*EXTRAIT SOURCE*
--------------------------------

Les danses terminées, les habitants se disputent les personnages pour les recevoir à leur table, dans un plantureux repas, et de joyeuses libations.
Vers dix heures, le défilé commence et le cortège avance dans une danse légère et interminable, s'arrêtant un instant devant la porte des principales maisons. On boit un coup et l'on repart aussitôt. Ce sont les barricadas.
En tête marche gravement le joueur de chioula, churula, espèce de fifre dont les notes aigrelettes scandent l'air traditionnel du défilé, air à la fois de marche et de danse, auquel le jarret basque peut seul obéir. Un tambour et un tambourin l’accompagnent.
Immédiatement après, le charrero txerreroa, espèce de courrier ou d'estafette, armé d'une longue perche surmontée d'un panache en crin, avec lequel il balaie, en dansant, les lieux à parcourir, dissipe les attroupements de curieux, ménage un passage libre au défilé.
Ceint de grelots qui tintent joyeusement, ce beau gaillard, d’un pas élastique, tourne, pirouette, en faisant des moulinets rapides et gracieux avec son bâton.
A son coté, la cantinière (kantiniersa), cotillon bleu, tablier blanc, corsage rouge, porte un petit baril à sa ceinture. De temps en temps, elle fait le signe de verser une rasade au chibalet qui suit.
CANTINIERE PAYS BASQUE D'ANTAN |
Ce chibalet (zamaitzaina), est le principal et le plus intéressant personnage de la mascarade. Adaptée à ses hanches, une pièce en bois léger représente un petit cheval : tète toute menue sculptée en avant, croupe arrondie et recouverte d’une housse blanche en dentelle, le tout se balance mollement au gré du danseur. Le pied glisse ou se dérobe, dans une marche agréable et sévère, élégante et noble, dans un choix aimable de gestes et de poses cadencées. Il représente l'écuyer ou le chevalier féodal.
CHEVAL ET CANTINIERE PAYS BASQUE D'ANTAN |
Eth Gat (gathia, gathuzaiua), le chat, avance, souple, délié, alerte, écartant doucement la foule, suivi de huit cueuilleros, tenant à la main une badine ornée de rubans qu'ils croisent, deux à deux, à chaque évolution ou mesure de danse : ce sont les gentilshommes.

--------------------------------

*CONSIGNE*
Reproduisez à l'identique le passage du texte sur la mascarade basque qui va de « Vers dix heures, le » jusqu'à « sont les barricadas. » inclus.

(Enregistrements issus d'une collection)
--------------------------------

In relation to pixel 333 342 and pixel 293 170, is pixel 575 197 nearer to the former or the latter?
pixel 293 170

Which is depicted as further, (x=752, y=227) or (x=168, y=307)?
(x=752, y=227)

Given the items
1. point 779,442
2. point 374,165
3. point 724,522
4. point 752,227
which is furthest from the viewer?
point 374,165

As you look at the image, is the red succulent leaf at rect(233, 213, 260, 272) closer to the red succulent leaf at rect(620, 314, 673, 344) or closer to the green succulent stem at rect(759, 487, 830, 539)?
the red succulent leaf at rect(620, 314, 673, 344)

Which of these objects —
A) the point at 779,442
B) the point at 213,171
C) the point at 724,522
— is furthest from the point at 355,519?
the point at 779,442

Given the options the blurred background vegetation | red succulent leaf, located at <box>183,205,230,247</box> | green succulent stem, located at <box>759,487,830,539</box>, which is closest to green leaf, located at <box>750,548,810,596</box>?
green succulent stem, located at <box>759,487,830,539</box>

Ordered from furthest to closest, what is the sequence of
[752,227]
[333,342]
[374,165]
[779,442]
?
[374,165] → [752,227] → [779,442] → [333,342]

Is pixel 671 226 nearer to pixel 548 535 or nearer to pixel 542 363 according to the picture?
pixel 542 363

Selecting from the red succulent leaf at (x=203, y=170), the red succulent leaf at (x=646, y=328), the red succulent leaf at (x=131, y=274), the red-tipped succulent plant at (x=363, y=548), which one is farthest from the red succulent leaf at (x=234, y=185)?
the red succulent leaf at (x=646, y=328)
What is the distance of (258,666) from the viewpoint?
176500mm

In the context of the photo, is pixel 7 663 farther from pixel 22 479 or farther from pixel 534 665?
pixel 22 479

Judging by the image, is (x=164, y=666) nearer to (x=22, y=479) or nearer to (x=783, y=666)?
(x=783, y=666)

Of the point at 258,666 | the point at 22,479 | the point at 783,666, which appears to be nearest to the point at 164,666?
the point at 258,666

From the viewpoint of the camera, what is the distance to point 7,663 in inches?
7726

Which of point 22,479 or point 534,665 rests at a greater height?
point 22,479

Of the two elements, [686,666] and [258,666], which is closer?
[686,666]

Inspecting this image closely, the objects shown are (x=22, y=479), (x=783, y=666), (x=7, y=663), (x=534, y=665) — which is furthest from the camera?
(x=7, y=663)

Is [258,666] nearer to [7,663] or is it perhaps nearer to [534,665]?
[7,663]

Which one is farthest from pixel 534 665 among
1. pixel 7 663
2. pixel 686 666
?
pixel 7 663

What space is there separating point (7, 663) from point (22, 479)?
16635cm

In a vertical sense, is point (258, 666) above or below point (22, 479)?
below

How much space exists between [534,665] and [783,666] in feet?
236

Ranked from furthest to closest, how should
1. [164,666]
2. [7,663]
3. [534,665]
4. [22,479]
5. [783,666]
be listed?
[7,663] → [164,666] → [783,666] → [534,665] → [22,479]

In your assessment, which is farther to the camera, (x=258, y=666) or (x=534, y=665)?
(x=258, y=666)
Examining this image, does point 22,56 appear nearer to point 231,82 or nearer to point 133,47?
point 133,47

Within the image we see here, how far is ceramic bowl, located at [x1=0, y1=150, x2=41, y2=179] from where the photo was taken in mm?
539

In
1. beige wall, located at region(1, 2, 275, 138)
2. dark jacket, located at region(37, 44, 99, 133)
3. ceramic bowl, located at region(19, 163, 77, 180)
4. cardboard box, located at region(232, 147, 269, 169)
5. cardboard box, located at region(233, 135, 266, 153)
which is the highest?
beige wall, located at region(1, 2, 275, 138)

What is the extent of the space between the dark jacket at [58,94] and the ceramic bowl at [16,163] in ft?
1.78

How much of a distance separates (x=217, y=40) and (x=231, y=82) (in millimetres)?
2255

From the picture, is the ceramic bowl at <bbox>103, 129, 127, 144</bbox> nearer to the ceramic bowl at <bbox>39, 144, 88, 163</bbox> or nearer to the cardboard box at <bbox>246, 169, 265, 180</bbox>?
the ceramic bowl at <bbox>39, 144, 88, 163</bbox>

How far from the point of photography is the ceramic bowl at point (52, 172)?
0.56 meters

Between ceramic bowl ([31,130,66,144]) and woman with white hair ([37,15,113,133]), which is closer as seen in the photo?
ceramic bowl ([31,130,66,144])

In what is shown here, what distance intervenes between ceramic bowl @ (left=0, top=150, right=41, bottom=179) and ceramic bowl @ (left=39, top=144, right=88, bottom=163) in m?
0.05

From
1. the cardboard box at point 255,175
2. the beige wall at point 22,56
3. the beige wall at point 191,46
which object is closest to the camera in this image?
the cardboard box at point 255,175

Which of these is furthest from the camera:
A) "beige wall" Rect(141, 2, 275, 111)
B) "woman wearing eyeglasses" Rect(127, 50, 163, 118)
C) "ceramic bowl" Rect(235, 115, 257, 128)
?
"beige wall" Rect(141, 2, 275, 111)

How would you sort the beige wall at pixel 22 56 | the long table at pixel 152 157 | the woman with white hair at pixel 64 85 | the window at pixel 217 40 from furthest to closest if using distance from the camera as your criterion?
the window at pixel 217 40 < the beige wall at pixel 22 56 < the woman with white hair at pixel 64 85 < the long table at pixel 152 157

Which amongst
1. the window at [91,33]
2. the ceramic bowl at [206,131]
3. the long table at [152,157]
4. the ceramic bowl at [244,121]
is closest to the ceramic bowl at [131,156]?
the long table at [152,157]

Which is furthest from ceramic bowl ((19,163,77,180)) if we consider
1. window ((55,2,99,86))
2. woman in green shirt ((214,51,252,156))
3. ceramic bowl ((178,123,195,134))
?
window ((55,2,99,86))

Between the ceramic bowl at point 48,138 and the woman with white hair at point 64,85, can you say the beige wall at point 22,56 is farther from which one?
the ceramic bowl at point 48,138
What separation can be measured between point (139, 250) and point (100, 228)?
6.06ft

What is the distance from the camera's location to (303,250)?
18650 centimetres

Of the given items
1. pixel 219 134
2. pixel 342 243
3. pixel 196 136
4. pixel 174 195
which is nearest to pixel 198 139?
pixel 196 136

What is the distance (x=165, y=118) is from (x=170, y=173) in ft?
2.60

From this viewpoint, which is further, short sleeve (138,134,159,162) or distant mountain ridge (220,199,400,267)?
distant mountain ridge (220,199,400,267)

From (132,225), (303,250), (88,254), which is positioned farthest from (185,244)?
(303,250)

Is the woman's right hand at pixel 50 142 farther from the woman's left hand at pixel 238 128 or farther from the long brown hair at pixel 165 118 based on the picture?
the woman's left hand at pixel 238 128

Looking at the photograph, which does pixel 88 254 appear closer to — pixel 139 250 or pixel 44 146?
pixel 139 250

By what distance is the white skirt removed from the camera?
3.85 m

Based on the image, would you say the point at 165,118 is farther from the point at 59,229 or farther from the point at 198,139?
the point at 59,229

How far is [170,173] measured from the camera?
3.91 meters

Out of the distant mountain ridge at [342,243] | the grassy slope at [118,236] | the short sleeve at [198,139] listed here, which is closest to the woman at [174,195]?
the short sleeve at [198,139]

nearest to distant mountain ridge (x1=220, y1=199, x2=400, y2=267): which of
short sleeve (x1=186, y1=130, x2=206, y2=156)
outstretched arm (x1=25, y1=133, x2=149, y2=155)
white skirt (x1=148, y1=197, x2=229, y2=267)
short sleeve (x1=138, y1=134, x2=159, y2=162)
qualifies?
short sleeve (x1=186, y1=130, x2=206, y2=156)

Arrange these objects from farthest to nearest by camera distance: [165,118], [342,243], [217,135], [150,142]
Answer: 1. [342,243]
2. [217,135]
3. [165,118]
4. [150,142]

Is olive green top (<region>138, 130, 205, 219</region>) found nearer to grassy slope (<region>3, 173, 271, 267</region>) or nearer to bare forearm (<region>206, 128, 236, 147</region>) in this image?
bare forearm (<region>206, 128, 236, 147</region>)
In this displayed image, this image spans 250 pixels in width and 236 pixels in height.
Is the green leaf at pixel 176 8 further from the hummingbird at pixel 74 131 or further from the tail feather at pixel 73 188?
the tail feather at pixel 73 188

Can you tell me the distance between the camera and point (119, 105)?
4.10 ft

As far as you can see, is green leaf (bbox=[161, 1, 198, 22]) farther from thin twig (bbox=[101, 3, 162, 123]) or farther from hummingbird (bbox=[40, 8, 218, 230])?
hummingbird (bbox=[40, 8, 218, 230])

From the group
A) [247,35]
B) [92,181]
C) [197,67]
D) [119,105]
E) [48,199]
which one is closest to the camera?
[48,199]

--------------------------------

*RÉSULTAT*
Vers dix heures, le défilé commence et le cortège avance dans une danse légère et interminable, s'arrêtant un instant devant la porte des principales maisons. On boit un coup et l'on repart aussitôt. Ce sont les barricadas.